Third-down conversions proved to be an important indicator stat in last weekend’s Divisional Round of the NFL playoffs.
Given the relative evenness of the four remaining Super Bowl contenders, it could be again in Sunday’s conference championship games.
A quick recap of last weekend’s “final scores” in this category in terms of third-down percentage:
- Chiefs 29 percent, Colts 0
- Rams 45, Cowboys 10
- Patriots 50, Chargers 38
- Saints 53, Eagles 29
The Colts were so shaken by playing in cold, slick conditions that they were 0 of 9 against the eighth-worst third-down defense during the regular season. That Patriots-Chargers mark is misleadingly close because the Chargers didn’t sustain any drives until they were way behind. Third-down differences were the driving force behind the Saints’ second-half shutout of the Eagles.
- Composite third-down percentage: Winners 44, Losers 21.
- Total punts: Winners 11, Losers 22.
Sharps who emphasize statistics do place meaningful weight on third-down performance. Modern offenses focus very intently on “staying ahead of the chains” while not turning the ball over. Successful bettors focus on skill sets that matter most.
Sunday’s NFC Championship showdown pairing the Los Angeles Rams and New Orleans Saints (Fox, 3:05 p.m.) is a same-site rematch from the regular season. Drew Brees led the Saints to a 45-35 victory as a two-point underdog on Nov. 4.
It could be argued third-down conversions were a tie-breaker then. Though total yardage finished near even at 487-483, New Orleans moved the chains much more consistently … with a huge 58 percent to 38 percent edge on third-down tries. That extended to fourth-down attempts as well … with the Saints going 2 of 2, the Rams 0 of 2. Fourth-down failures are virtual turnovers because possession changes hands.
You would think that an experienced Super Bowl champion such as Brees would have an advantage over the less-experienced Jared Goff in a high-pressure spot. But it should be noted the Saints had the ninth-worst third-down defense in the regular season.
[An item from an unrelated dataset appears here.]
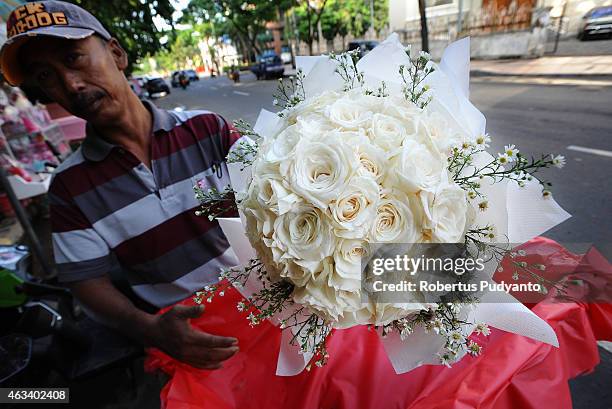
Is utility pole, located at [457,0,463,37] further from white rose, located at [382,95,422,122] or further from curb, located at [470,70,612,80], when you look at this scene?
white rose, located at [382,95,422,122]

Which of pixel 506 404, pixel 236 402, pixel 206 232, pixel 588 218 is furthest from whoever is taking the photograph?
pixel 588 218

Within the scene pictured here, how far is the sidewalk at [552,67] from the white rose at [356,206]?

Rams coach Sean McVay has had a week to come up with wrinkles that could neutralize this area.
Betting markets are giving the nod to New Orleans to win straight up. The Saints are -180 on the money line (risk $180 to win $100, or anything in that ratio). The Rams are +160 to score the upset (risk $100 to win $160, etc…) A no-vigorish line of -170 would suggest the Saints savor victory 63 percent of the time.
The point spread has hopped back and forth from Saints -3 to Saints -3 ¹/₂ through the week. That could happen until kickoff. Public bettors in particular love getting a potent home favorite at a cheap price. Longtime sharps will point out that a move from Rams -2 at this site in the regular season to Saints -3 or -3¹/₂ is a huge in-season adjustment that might be an overreaction. Note that New Orleans is 1-5 against the spread its past six games, and it would be 1-6 ATS its past seven if Atlanta hadn’t imploded with turnovers Thanksgiving night.